[Records from a data collection]
☆ ☆ ☆ ☆

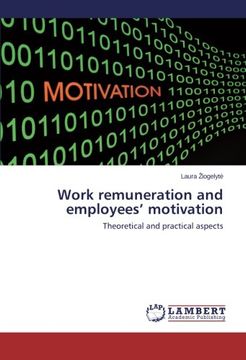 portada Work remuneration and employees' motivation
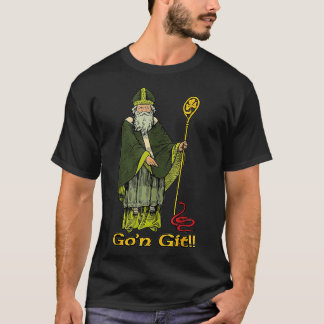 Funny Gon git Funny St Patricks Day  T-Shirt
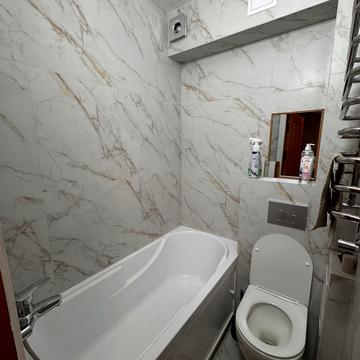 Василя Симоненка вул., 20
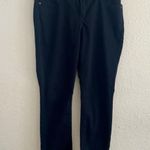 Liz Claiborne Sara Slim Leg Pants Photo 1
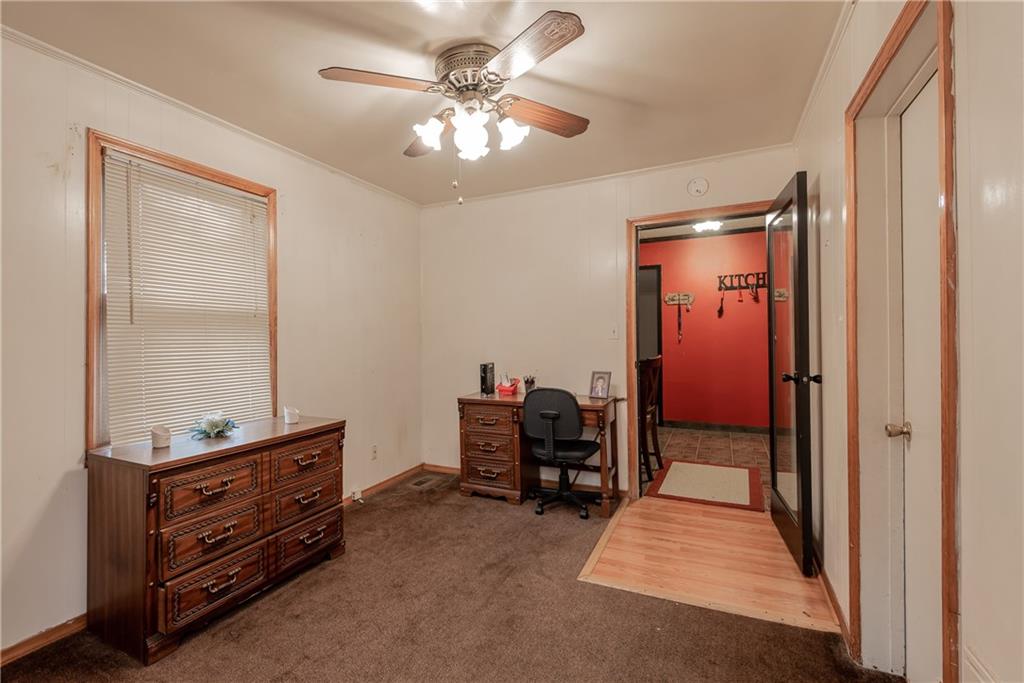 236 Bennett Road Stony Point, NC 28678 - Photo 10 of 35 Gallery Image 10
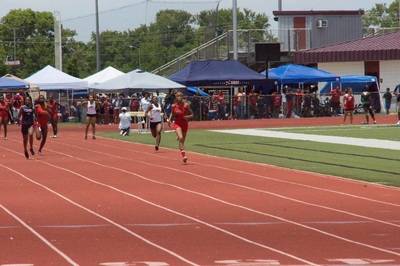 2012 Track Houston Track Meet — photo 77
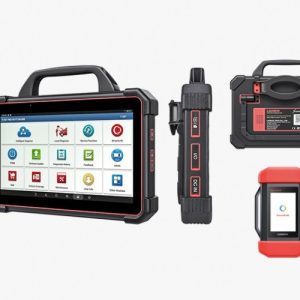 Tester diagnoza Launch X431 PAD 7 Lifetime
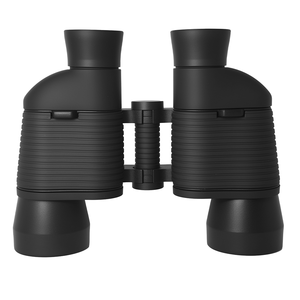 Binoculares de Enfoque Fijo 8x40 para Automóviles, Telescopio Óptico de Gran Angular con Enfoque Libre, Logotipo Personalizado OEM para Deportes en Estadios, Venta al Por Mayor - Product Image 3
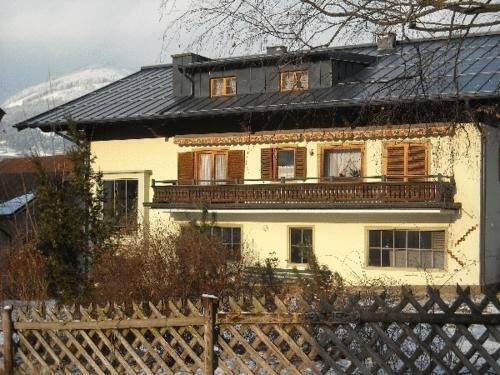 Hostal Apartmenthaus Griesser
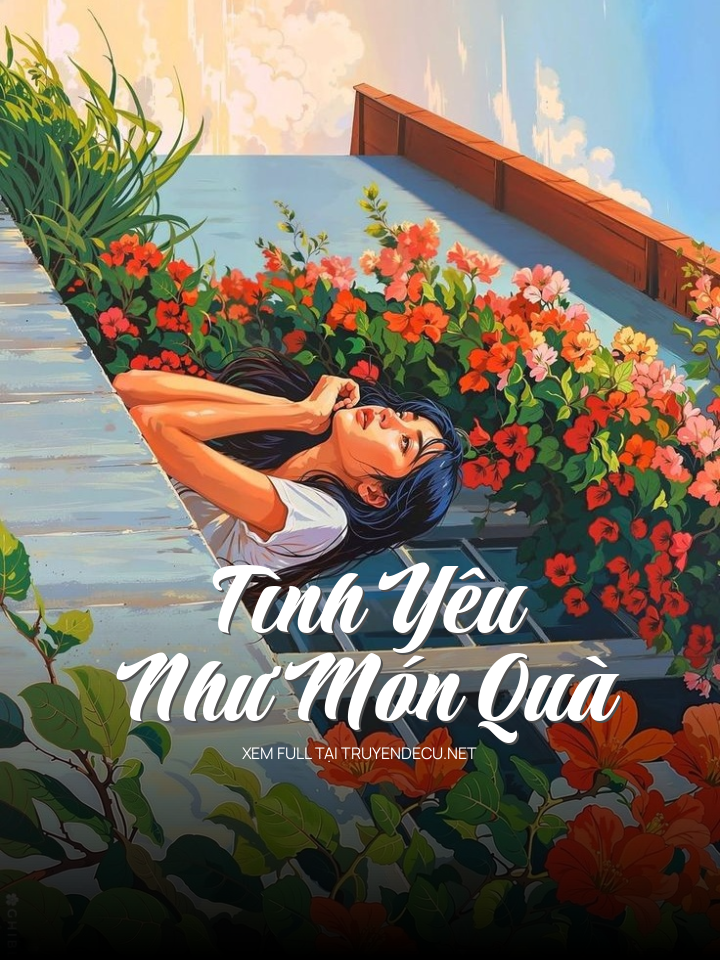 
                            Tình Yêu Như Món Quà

☆ ☆ ☆ ☆

### Exercise
Present the text of every record above as a numbered list, leaving out the pictures and skipping any blank lines.

### Written response
1.  portada Work remuneration and employees' motivation
2.  Funny Gon git Funny St Patricks Day  T-Shirt
3.  Василя Симоненка вул., 20
4.  Liz Claiborne Sara Slim Leg Pants Photo 1
5.  236 Bennett Road Stony Point, NC 28678 - Photo 10 of 35 Gallery Image 10
6.  2012 Track Houston Track Meet — photo 77
7.  Tester diagnoza Launch X431 PAD 7 Lifetime
8.  Binoculares de Enfoque Fijo 8x40 para Automóviles, Telescopio Óptico de Gran Angular con Enfoque Libre, Logotipo Personalizado OEM para Deportes en Estadios, Venta al Por Mayor - Product Image 3
9.  Hostal Apartmenthaus Griesser
10.                             Tình Yêu Như Món Quà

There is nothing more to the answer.